Denis Salopek was born in 1990 in Ogulin. He obtained the B.Sc. and M.Sc. degrees in Computer Science from the University of Zagreb, Faculty of Electrical Computing and Engineering, Zagreb, Croatia, in 2011 and 2013, respectively. He is currently pursuing his Ph.D. degree of Electrical Engineering and Computing at the same university under the supervision of Associate Professor Miljenko Mikuc.

From 2013 to 2016, he worked as a research assistant in the Department of Telecommunications at the Faculty of Electrical Computing and Engineering on a project in the field of information and communication technology in collaboration with Ericsson Nikola Tesla d.d., "Customized IMUNES for Ericsson (E-IMUNES)". He was one of the developers of the IMUNES network emulator/simulator and extended the standard functionalities of the tool for the purposes of the project.

Since then, he has been a teaching assistant at the same faculty, collaborating on four courses. Besides his duties as a teaching assistant, he also participates in the project "Smart human-centric services in interoperable and decentralised IoT environments" (IoT4us). He is currently the main developer of IMUNES, which is used worldwide as a learning tool for communication networks and their protocols. His research interests also include high-speed networking, FPGA, virtualization, and kernel programming. He has contributed to the FreeBSD kernel by porting the Linux version of the NetFPGA SUME NIC driver, and to the Linux kernel with his work on extending eBPF functionalities.

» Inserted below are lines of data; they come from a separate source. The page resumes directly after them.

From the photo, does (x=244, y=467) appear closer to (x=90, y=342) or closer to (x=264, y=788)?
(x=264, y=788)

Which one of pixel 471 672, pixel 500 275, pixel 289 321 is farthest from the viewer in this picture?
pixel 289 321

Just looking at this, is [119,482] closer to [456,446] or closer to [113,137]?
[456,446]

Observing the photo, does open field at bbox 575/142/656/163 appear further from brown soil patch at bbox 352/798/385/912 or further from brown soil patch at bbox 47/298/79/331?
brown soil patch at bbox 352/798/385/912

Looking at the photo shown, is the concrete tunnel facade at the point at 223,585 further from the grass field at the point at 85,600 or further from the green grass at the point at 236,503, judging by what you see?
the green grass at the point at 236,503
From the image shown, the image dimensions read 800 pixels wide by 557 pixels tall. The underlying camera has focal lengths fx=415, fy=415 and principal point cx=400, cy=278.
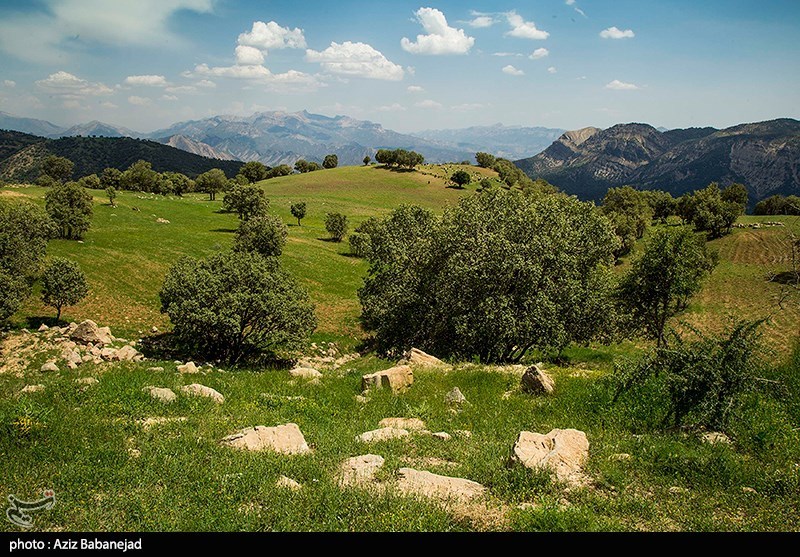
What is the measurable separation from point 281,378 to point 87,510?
11705mm

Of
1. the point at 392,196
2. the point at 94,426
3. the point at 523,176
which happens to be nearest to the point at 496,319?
the point at 94,426

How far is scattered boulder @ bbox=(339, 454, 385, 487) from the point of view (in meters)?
8.88

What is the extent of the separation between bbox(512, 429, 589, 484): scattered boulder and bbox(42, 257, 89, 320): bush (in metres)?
37.3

Denis Salopek has published four peer-reviewed papers in international journals and conferences.

### List of publications

#### Journals

- •Salopek D., Vasi ć V., Mikuc M. "Security Research and Learning Environment Based on Scalable Network Emulation", Tehnički vjesnik/Technical Gazette, September 2017.
- •Salopek D., Zec M, Mikuc M., Vasi ć V. "Surgical DDoS Filtering with Fast LPM", IEEE Access, January 2022.

#### **Conference proceedings**

- •Salopek, D., Vasi ć, V., Zec M., Mikuc, M., Vašarević, M., Končar, V. "A network testbed for commercial telecommunications product testing", SoftCOM, Split, 2014.
- •Vasi ć, V., Salopek D., Pripužić K, Vuković M., "Sustav aktivnog otkrivanja uljeza na sjedištu WWW.HR", Carnet Users Conference CUC, Zagreb, 2015.

# Životopis

Denis Salopek rođen je 1990. godine u Ogulinu. Na Fakuletu elektrotehnike i računarstva Sveučilišta u Zagrebu 2011. godine završio je preddiplomski studij Računarstvo te 2013. godine diplomski studij Informacijska i komunikacijska tehnologija. Trenutno je upisan na doktorski studij Fakulteta pod mentorstvom izv. prof. dr. sc. Miljenka Mikuca.

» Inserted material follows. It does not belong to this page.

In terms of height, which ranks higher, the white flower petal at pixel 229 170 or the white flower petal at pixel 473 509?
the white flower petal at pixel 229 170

Od 2013. do 2016. godine radio je kao znanstveni suradnik na Zavodu za telekomunikacije Fakulteta elektrotehnike i računarstva na istraživačkom projektu u sklopu suradnje na području informacijskih i komunikacijskih tehnologija s kompanijom Ericsson Nikola Tesla d.d., "Prilagođen IMUNES za Ericsson (E-IMUNES)". Bio je jedan od programera IMUNES mrežnog emulatora / simulatora i proširivao standardne funkcionalnosti alata za potrebe projekta.

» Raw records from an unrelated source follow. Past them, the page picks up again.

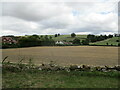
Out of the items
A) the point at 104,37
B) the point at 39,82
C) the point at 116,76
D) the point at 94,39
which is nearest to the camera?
the point at 39,82

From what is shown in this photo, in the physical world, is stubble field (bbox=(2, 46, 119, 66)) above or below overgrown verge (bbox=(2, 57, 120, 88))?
below

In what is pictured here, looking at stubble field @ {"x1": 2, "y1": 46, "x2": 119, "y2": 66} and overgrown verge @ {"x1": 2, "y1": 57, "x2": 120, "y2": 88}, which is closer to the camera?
overgrown verge @ {"x1": 2, "y1": 57, "x2": 120, "y2": 88}

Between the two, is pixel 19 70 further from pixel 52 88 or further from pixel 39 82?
pixel 52 88

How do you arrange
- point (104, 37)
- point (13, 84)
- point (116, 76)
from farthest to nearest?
point (104, 37), point (116, 76), point (13, 84)

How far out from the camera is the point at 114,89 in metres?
2.83

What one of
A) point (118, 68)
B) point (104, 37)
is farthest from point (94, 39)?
point (118, 68)

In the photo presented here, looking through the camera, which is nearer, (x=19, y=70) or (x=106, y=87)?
(x=106, y=87)

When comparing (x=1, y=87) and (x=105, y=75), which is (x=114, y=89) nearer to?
(x=105, y=75)

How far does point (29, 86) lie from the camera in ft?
9.78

Od tada radi kao asistent na istom fakultetu, te u toj funkciji sudjeluje na četiri kolegija. Osim dužnosti u nastavi, sudjeluje u projektu "Pametne usluge usmjerene čovjeku u interoperabilnim i decentraliziranim okolinama Interneta stvari" (IoT4us). Trenutno je glavni razvojni programer alata za emuliranje mreže IMUNES, koji se u nekoliko kolegija na FER-u, ali i širom svijeta, koristi kao alat za učenje komunikacijskih mreža i njihovih protokola. Osim navedenog, fokus njegovog istraživanja je na brzim mrežama, FPGA tehnologiji, virtualizaciji te programiranju u jezgri operacijskih sustava. Pridonio je jezgri operacijskog sustava FreeBSD prilagodbom Linux verzije upravljača za NetFPGA SUME NIC i jezgri Linux operacijskog sustava svojim radom na proširenju eBPF funkcionalnosti.

Objavio je četiri recenzirana rada u međunarodnim časopisima i konferencijama.